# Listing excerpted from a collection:
══════

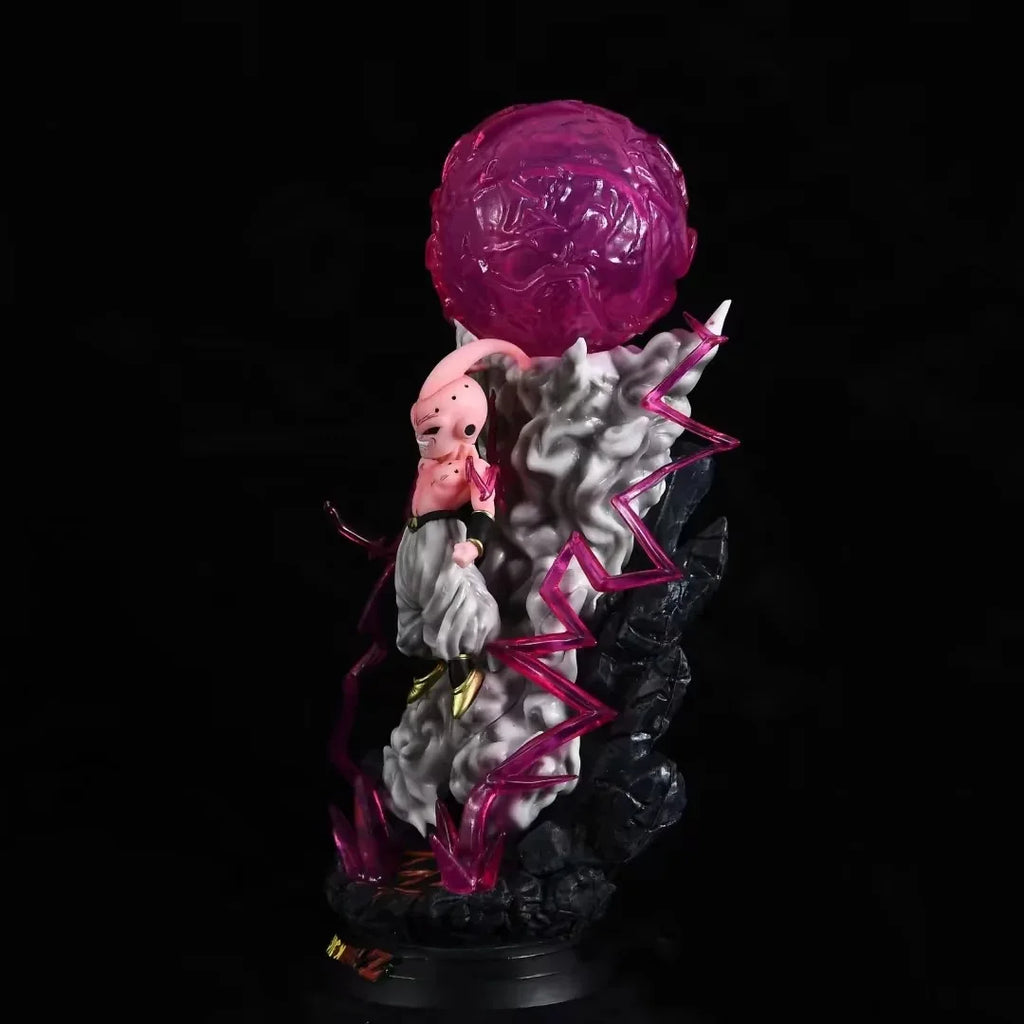 25cm Dragon Ball Anime Figure Majin Buu Immortal Peripheral PVC Model Scene Glow Statue Desktop Decoration Ornaments Gifts Toys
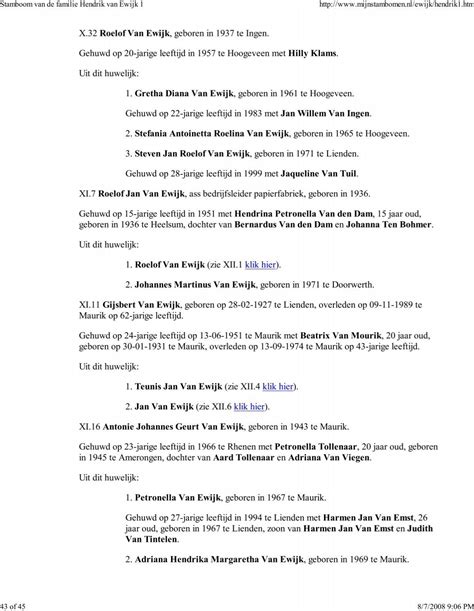 Genealogische stamboom van de familie Laduk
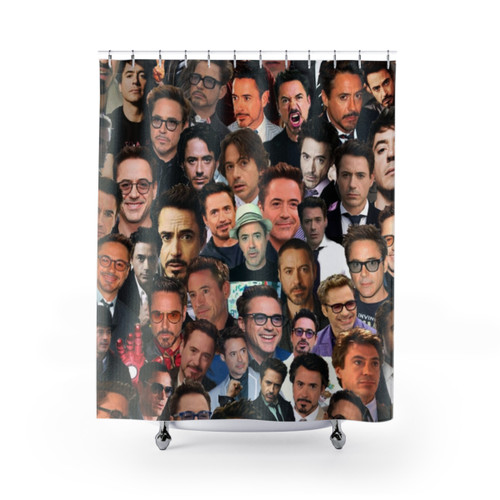 Robert Downey Jr. Collage Shower Curtains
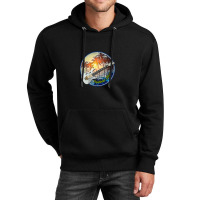 Electric Sunset Pandemic Moon Unisex Hoodie | Artistshot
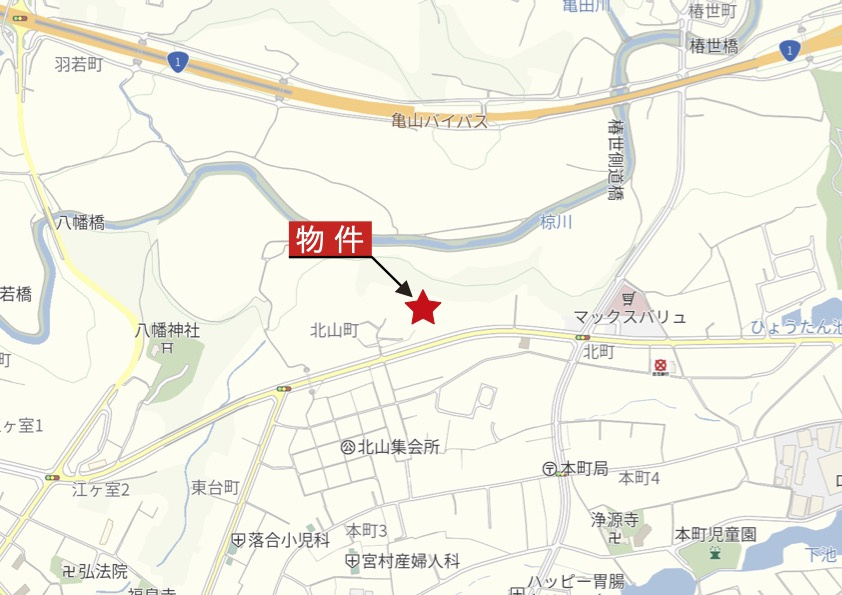亀山市北山町《全11区画》の地図|広域Map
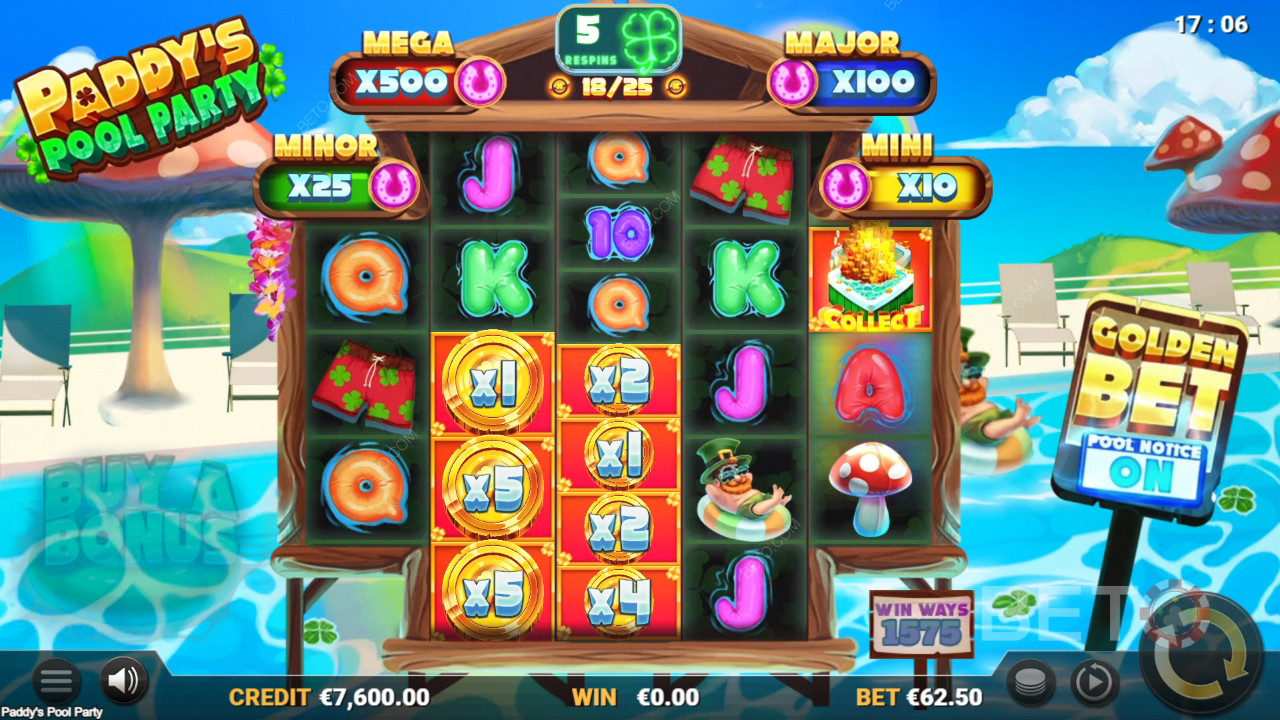 Paddy's Pool Party Играй Безплатно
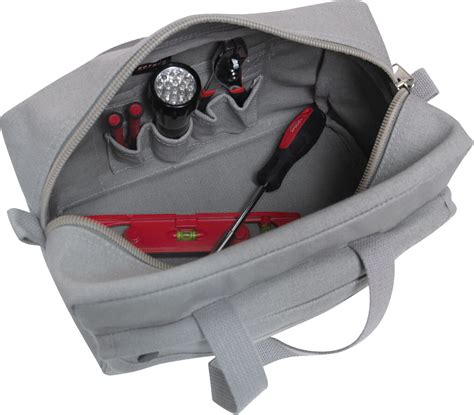 Canvas Tool Bag Heavy Duty Carry Tote Storage Work Utility Mechanic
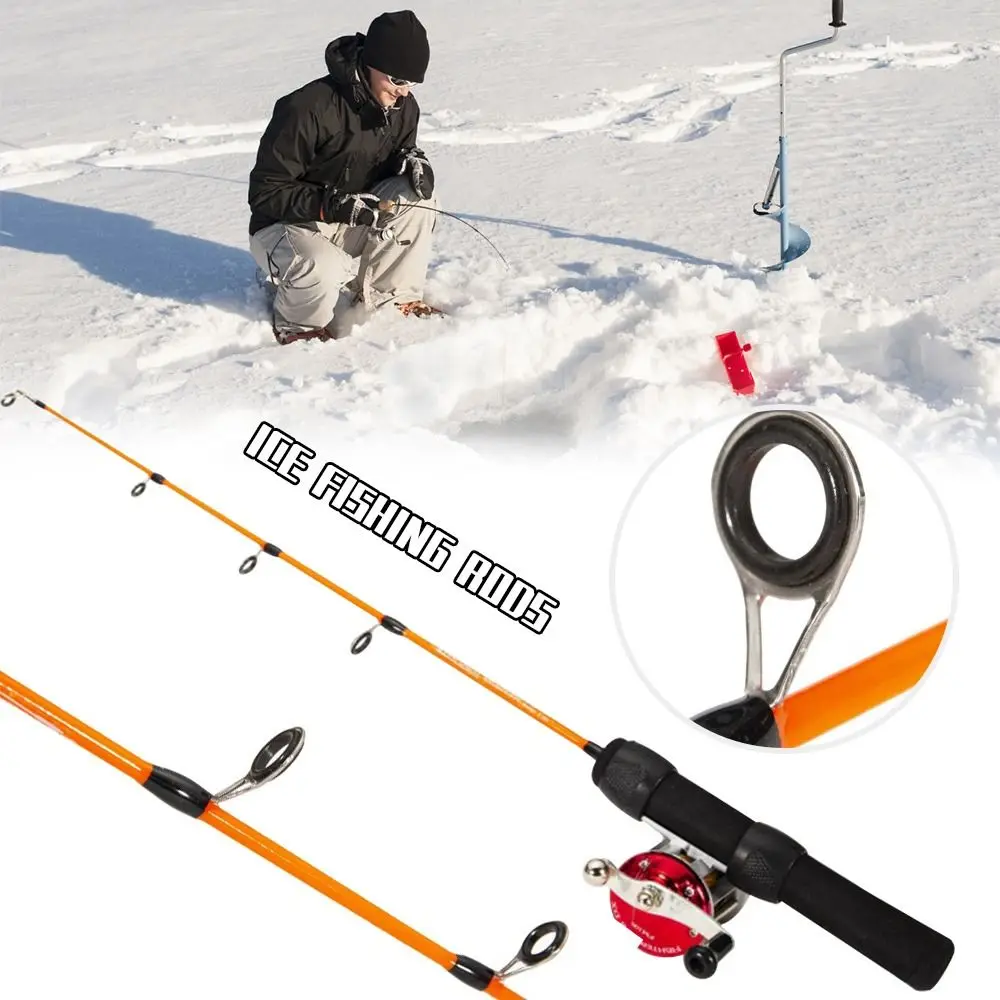Caña de pesca en hielo de carbono retráctil para invierno - imagen 5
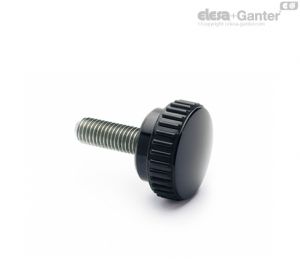 B.193-SST-p Manípulos recartilhados Perno roscado em aço inoxidável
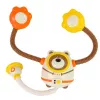 LEAN TOYS Wasserbadspielzeug Teddybär Astronaut Dusche mit Wasserzirkulation Saugnäpfen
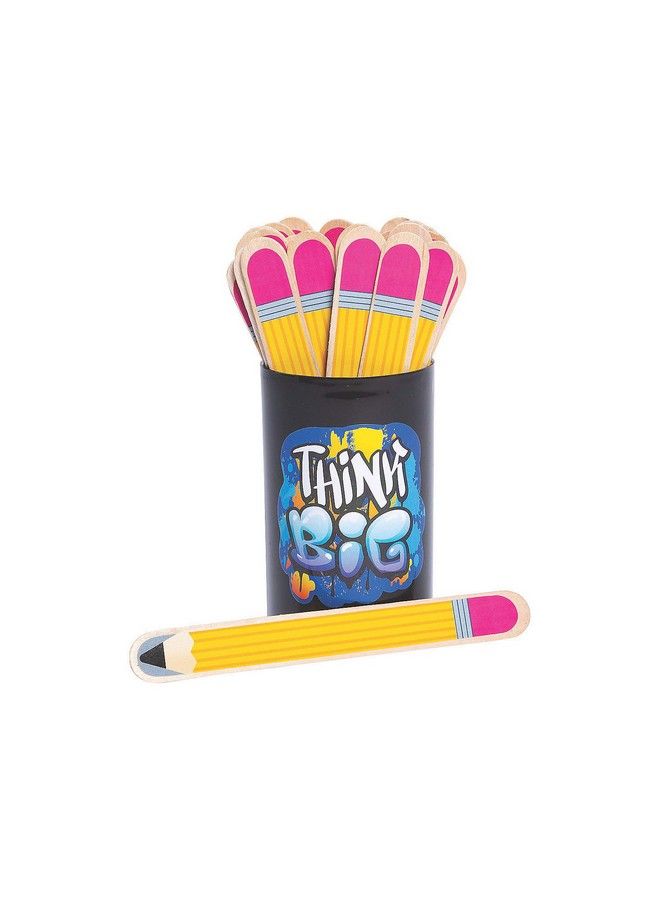 Fun Express Pencil Flip Name Sticks 36 Pieces Educational And Learning Activities For Kids - Image 2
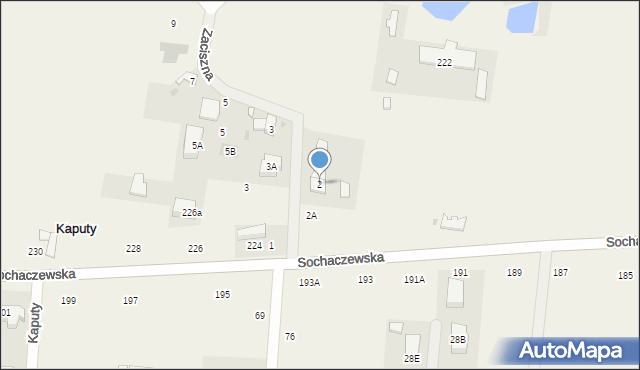 Kręczki, Zaciszna, 2, mapa Kręczki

══════

# What is required:
Put every line of the listing above into a JSON list of strings, one string per line, skipping blank lines and leaving out the pictures.

# Task response:
[
  " 25cm Dragon Ball Anime Figure Majin Buu Immortal Peripheral PVC Model Scene Glow Statue Desktop Decoration Ornaments Gifts Toys",
  " Genealogische stamboom van de familie Laduk",
  " Robert Downey Jr. Collage Shower Curtains",
  " Electric Sunset Pandemic Moon Unisex Hoodie | Artistshot",
  "亀山市北山町《全11区画》の地図|広域Map",
  " Paddy's Pool Party Играй Безплатно",
  " Canvas Tool Bag Heavy Duty Carry Tote Storage Work Utility Mechanic",
  "Caña de pesca en hielo de carbono retráctil para invierno - imagen 5",
  " B.193-SST-p Manípulos recartilhados Perno roscado em aço inoxidável",
  " LEAN TOYS Wasserbadspielzeug Teddybär Astronaut Dusche mit Wasserzirkulation Saugnäpfen",
  " Fun Express Pencil Flip Name Sticks 36 Pieces Educational And Learning Activities For Kids - Image 2",
  " Kręczki, Zaciszna, 2, mapa Kręczki"
]